| 要旨トップ | 目次 | 日本生態学会第56回全国大会 (2009年3月,盛岡) 講演要旨


一般講演(ポスター発表) PA1-197

稲刈り時期はその後の雑草群落発達にどの程度影響を及ぼすか

*山田晋(東京大・農),山本勝利,楠本良延,徳岡良則(農業環境技術研究所)

稲刈り後の水田区画は,水田耕作に伴う種々のかく乱に適応した多様な湿生植物の生育地である.毎年同じ方法で営まれているかに見える農法は,時代とともに変化し,それが,植物の生育状況に影響を及ぼしてきた.なかでも近年の稲作の早期栽培化が及ぼす影響は大きいとされる。そこで本研究では,稲刈り時期の早晩がその後の個別種の生育および成立植生に及ぼす影響を解明すべく,耕作水田の表土を晩夏から秋季に撒き出し,植生の観察を行った.

表土は,8月中旬,多摩丘陵の谷底部に位置する未整備の水田より採取した.8月下旬,9月上旬・中旬・下旬,10月上旬の5時期に分けて撒き出しを実施し,その後,土壌を過湿に保ちながら,10月1日・15日,11月6日に生育個体の同定を行った.

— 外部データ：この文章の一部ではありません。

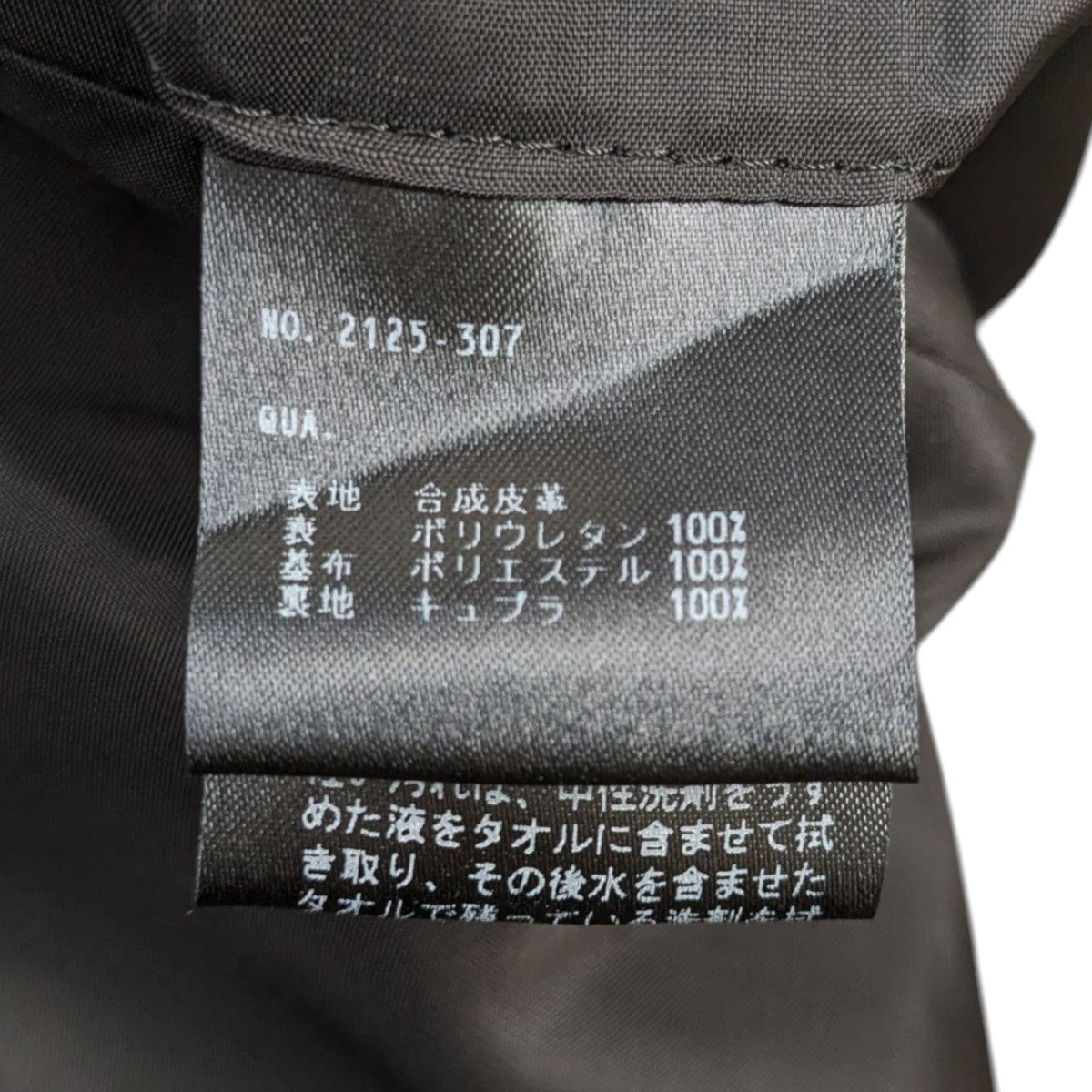 LAD MUSICIAN(ラッドミュージシャン) 25SSFAUX LAMBSKIN LONG JACKET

その結果,9月中旬までに撒き出しを行った実験区(以下,撒き出し区)における11月の生育種数は,9月下旬以降の撒き出し区より有意に多かった.夏季一年草のヒデリコ,コナギは,9月中旬までの撒き出し区に限り出現した.出現した個体の大部分は9月中に発芽しており,10月以降の発芽個体は少なかった. 9月中旬の撒き出し区では,出現個体数に占める開花個体数の割合が低下した.多年草のミズニラ,コウガイゼキショウは,8月下旬から9月下旬の撒き出し区において出現が確認された.9月中に発芽した個体よりも10月の発芽個体が多かった.スズメノテッポウやミズハコベは,撒き出しの時期によらず確認された.

種ごとに異なる傾向もみられたものの,以上のように,撒き出しの時期に応じたその後の個別種の反応は,生活史ごとに類似する傾向がみられた.上述の種のうち,スズメノテッポウ,ミズニラ,ミズハコベは田植え前の5-6月が開花結実期となる.今後も発芽個体の観察を継続し,稲刈りの時期が田植え前における植物の生育に及ぼす影響を明らかにしていく.